Thursday, May 19, 2011

Nice

Exhibition Updates

I have been struggling tremendously with the two exhibitions that I am due to open next week. Both for the Derbyshire Open Arts - one at my home and the other a guest appearance at the Level Arts Centre in Rowsley. The pieces for the house are mostly complete- save the 'big story' portrait of tory chief whip Patrick McLoughlin and one other of a prominent local business man. I still have to hang them all, which is an arse-ache, but have enjoyed clearing out the cellar space to form the coalhole gallery, or as kelly amusingly called it island6-feet under :). Thats not been the stress causer though, it has been the bespoke pieces that I have decided to create for the Rowsley space. Based on Wordsworth's 'On Oker Hill' it tracks my path around the globe over the last eight years, and contrasts it with the contended world of Oker hill to which I have moved in coming to Derbyshire. Wordsworths tale exaggerates the prospects of two brothers in a similar way- one brother stays at home in the countryside and prospers, the other travels and ends up in penury and perishes. heavy stuff. My grief has arisen not from understanding the romaticistic sentiments that would lambast the mind-opening activities of travel, but more to do with spray mount not fastening my prints sufficiently to the steel sheets i'd like to use. Then I have to sort a hanging system for the bloody things, which in itself is engineering that wordsworth himself would be 'afeared of'. As it is, I may have to cut the contribution slightly and use small scale prints from my photos, and scrap the steel. I guess WIlliam would have approved of that :)

Wednesday, May 11, 2011

Chesterfield


She stood outside William Hill, pram in one hand, her back turned affectionately towards it as she gently and determinedly sucked on a cigarette, exhaling willfully downwind of her offspring. A beautiful, fat round face covered in freckles, a healthy moonish face, contorted into a grimace of enjoyment for her cigarette. A young man emerged shabbily from the betting shop and shrugged the words ‘number one is free’ at her without looking up from his phone, and sloped to the other side of the pedestrian street where he slunk against the wall, still thumbing. automatically at the screen. He glanced surreptitiousluy left and right from this vantage point, his pudgy pink digit tapping pointless texts from his unlimited SMS per month stash.

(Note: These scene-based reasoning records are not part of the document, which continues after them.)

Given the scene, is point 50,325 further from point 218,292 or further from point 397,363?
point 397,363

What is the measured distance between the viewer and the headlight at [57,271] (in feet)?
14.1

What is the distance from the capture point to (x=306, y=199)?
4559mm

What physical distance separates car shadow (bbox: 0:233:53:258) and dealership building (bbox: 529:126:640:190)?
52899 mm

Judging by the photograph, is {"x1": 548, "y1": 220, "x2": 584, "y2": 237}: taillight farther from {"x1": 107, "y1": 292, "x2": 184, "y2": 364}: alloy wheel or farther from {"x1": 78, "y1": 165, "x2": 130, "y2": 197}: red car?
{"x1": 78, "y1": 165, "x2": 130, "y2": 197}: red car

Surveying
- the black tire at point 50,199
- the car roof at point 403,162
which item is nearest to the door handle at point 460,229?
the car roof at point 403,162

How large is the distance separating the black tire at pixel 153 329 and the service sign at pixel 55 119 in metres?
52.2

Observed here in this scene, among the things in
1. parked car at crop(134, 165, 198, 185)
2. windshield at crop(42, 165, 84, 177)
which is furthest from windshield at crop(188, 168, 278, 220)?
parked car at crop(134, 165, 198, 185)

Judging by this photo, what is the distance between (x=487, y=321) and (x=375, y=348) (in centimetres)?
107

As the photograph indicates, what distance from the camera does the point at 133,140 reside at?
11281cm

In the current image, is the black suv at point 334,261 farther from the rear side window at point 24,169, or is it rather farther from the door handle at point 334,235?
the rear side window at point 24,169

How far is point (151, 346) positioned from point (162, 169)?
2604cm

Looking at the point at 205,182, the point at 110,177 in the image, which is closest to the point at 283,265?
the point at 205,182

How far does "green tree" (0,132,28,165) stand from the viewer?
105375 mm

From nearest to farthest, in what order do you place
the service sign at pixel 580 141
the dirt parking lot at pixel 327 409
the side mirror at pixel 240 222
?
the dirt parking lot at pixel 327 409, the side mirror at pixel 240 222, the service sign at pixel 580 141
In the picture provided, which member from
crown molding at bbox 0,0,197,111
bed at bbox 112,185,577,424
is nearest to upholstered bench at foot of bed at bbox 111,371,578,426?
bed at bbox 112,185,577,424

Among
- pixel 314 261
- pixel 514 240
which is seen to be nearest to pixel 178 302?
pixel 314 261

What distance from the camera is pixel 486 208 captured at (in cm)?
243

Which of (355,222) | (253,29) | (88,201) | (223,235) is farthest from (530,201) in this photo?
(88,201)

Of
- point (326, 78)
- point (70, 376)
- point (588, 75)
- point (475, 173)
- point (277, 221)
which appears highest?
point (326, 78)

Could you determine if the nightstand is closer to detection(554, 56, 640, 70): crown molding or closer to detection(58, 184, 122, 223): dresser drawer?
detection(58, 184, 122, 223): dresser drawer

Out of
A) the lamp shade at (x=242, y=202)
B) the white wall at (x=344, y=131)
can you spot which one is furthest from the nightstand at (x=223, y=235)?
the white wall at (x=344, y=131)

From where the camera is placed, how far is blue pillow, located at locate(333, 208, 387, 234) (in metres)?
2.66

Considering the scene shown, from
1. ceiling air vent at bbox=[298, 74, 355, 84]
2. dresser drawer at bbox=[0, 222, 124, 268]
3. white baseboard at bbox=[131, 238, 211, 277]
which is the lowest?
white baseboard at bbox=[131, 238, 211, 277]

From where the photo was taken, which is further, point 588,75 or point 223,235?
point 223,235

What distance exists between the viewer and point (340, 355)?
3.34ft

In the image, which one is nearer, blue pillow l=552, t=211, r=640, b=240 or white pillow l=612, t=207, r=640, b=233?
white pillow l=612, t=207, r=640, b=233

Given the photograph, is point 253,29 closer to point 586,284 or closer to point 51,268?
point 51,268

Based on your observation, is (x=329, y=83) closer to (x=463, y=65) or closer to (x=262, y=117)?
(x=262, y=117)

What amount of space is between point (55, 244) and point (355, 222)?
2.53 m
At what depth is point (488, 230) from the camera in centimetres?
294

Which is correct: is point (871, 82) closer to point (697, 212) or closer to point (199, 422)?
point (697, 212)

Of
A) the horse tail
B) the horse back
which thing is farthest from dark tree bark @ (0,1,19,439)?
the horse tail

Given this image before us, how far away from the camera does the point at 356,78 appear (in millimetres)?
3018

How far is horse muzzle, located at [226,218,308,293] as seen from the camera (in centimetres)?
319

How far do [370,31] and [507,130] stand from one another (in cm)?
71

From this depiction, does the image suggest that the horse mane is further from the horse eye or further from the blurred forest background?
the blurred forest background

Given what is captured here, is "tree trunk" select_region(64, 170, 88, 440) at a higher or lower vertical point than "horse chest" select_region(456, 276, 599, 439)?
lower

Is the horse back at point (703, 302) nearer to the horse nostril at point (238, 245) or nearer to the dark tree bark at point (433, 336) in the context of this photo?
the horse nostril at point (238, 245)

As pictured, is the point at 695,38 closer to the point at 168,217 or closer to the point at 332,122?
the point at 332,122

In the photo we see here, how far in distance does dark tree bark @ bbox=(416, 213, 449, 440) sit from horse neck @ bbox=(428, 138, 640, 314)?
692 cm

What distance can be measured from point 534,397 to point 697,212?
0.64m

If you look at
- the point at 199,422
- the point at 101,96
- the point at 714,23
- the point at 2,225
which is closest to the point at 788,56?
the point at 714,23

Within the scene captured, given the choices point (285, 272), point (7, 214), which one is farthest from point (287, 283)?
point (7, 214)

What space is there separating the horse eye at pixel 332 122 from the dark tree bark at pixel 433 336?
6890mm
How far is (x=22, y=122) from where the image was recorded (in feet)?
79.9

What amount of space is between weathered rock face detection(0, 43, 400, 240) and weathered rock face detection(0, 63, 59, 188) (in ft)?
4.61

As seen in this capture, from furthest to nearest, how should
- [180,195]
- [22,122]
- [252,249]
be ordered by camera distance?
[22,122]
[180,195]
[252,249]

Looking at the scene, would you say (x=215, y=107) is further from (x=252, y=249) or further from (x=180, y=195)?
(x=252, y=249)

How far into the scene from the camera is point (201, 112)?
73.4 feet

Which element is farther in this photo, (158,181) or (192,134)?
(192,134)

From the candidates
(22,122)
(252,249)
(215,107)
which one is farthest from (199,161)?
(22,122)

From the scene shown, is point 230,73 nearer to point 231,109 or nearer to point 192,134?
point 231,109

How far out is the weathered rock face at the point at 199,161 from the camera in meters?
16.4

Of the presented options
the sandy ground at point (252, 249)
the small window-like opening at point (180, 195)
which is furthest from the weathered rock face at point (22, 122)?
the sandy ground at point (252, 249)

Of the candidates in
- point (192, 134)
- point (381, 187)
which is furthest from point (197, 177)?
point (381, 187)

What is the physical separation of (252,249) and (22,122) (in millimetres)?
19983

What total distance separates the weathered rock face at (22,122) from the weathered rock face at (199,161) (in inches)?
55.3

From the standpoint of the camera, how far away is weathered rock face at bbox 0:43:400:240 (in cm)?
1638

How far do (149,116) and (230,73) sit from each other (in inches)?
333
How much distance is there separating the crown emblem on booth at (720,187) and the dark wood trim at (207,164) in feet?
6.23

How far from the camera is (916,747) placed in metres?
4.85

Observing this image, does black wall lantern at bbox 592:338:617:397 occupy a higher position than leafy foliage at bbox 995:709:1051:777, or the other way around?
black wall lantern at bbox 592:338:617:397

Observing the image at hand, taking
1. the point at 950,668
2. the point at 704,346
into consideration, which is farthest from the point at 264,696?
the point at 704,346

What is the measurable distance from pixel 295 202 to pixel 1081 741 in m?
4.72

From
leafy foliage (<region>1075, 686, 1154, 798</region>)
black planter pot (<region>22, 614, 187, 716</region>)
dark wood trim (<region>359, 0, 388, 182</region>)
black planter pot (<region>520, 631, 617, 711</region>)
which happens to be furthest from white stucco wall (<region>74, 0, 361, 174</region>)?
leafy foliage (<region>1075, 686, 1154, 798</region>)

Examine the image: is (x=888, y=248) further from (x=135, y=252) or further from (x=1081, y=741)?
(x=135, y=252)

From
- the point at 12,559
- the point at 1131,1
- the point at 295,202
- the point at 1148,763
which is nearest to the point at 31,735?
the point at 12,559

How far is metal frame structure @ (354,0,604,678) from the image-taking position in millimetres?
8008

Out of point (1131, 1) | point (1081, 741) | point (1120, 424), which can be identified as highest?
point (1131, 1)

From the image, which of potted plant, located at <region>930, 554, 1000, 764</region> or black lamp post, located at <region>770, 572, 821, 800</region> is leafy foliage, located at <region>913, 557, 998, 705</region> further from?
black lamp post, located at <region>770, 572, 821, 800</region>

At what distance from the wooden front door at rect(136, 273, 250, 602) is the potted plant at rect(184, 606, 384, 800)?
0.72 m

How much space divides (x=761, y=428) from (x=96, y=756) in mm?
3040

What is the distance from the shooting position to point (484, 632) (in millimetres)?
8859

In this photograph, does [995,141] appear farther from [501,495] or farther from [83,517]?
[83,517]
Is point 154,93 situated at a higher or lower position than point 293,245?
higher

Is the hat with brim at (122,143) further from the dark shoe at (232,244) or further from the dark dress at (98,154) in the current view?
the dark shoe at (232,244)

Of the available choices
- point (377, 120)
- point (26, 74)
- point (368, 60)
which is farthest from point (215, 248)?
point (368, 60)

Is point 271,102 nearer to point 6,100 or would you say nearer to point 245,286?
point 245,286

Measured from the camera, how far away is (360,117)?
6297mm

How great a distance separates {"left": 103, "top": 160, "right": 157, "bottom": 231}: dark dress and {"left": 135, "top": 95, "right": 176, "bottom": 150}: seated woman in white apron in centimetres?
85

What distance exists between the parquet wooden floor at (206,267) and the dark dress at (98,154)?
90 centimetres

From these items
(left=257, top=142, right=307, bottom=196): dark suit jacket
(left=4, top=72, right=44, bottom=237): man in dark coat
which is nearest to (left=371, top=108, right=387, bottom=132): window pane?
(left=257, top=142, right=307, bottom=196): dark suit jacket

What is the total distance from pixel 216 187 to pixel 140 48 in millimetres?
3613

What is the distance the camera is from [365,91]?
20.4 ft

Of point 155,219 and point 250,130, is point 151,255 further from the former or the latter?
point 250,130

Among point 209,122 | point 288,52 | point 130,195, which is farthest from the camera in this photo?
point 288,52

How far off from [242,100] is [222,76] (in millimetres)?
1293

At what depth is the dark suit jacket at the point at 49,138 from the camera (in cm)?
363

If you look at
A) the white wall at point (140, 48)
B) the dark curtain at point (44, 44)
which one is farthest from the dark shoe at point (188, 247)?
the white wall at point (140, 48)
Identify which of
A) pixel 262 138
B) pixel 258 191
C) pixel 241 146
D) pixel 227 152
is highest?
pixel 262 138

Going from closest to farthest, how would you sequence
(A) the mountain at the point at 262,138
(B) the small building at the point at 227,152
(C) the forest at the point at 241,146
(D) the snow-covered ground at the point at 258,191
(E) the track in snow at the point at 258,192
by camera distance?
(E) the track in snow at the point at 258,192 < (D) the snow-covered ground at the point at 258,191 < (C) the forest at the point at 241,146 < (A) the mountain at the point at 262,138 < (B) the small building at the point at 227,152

With number one now free (whatever number one was) the moon faced woman screamed a hoarse vowel across the street to some unseen third party whose instructions were concise and rudimentary, with the emphasis that they should be carried out without delay. She wasn’t necessarily Romany or Irish Gypsy but her demeanor like many of those of ex mining towns might be difficult to distinguish from such by anyone not familiar with the subtleties of class and bloodline in these parts. The arbitrary toddler in the pram, whose care was now the responsibility of some one who “needed to git a fookin move on”, was oblivious to the changeover in custody, and dozed on from behind polyester knitted lemon bonnet and matching cardigan. Number one had already been pumped with several rounds of pound coins by the time I had passed the door, and looked to be relinquishing its jackpot just as much as the William Hill would have hoped.